**PROMPT:**
Transcribe exactly the line containing "AppleStore京都にオープン!" and the remaining lines of the listing below, through the very last.
** RECORDED DATA follows **
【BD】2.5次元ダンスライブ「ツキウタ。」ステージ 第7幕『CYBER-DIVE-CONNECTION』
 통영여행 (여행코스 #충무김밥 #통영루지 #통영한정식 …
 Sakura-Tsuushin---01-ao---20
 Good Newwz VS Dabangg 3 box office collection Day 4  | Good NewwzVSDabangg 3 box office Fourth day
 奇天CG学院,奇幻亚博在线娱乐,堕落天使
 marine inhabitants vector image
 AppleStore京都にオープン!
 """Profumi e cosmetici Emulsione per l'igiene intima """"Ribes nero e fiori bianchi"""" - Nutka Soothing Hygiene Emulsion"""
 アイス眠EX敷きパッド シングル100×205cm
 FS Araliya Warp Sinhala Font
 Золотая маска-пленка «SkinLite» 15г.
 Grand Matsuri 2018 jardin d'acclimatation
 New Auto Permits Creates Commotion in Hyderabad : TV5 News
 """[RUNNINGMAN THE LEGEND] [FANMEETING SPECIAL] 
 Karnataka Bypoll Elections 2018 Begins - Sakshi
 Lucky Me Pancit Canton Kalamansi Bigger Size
** End of RECORDED DATA **
**SOLUTION TO THIS PROBLEM:**
 AppleStore京都にオープン!
 """Profumi e cosmetici Emulsione per l'igiene intima """"Ribes nero e fiori bianchi"""" - Nutka Soothing Hygiene Emulsion"""
 アイス眠EX敷きパッド シングル100×205cm
 FS Araliya Warp Sinhala Font
 Золотая маска-пленка «SkinLite» 15г.
 Grand Matsuri 2018 jardin d'acclimatation
 New Auto Permits Creates Commotion in Hyderabad : TV5 News
 """[RUNNINGMAN THE LEGEND] [FANMEETING SPECIAL] 
 Karnataka Bypoll Elections 2018 Begins - Sakshi
 Lucky Me Pancit Canton Kalamansi Bigger Size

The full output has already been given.